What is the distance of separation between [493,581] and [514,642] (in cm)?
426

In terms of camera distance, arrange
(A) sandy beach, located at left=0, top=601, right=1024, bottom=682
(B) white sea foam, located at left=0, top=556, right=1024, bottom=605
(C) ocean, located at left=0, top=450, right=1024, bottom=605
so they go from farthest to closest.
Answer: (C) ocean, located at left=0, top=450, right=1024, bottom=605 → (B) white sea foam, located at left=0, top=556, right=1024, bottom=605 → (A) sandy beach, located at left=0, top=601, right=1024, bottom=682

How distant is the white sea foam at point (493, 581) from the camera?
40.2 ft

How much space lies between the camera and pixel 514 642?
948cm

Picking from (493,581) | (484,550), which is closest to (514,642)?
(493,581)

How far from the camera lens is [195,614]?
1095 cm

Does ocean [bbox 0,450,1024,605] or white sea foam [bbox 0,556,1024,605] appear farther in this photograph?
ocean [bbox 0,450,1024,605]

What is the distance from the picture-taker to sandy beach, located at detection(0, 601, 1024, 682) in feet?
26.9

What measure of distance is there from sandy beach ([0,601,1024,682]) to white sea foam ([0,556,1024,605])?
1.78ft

****************************************

Obiettivo:
Riporta tutte le voci sostituendo "pixel" con "point" e senza cambiare nient'altro.

Soluzione:
What is the distance of separation between [493,581] and [514,642] (in cm)?
426

In terms of camera distance, arrange
(A) sandy beach, located at left=0, top=601, right=1024, bottom=682
(B) white sea foam, located at left=0, top=556, right=1024, bottom=605
(C) ocean, located at left=0, top=450, right=1024, bottom=605
so they go from farthest to closest.
Answer: (C) ocean, located at left=0, top=450, right=1024, bottom=605 → (B) white sea foam, located at left=0, top=556, right=1024, bottom=605 → (A) sandy beach, located at left=0, top=601, right=1024, bottom=682

How distant is the white sea foam at point (493, 581) from the camera?
40.2 ft

How much space lies between the camera and point 514 642?
948cm

Picking from (493,581) | (484,550), which is closest to (514,642)?
(493,581)

How far from the camera lens is [195,614]?
1095 cm

Does ocean [bbox 0,450,1024,605] or white sea foam [bbox 0,556,1024,605] appear farther in this photograph?
ocean [bbox 0,450,1024,605]

What is the distance from the picture-taker to sandy beach, located at detection(0, 601, 1024, 682) in feet?
26.9

What measure of distance is there from sandy beach ([0,601,1024,682]) to white sea foam ([0,556,1024,605])?
1.78ft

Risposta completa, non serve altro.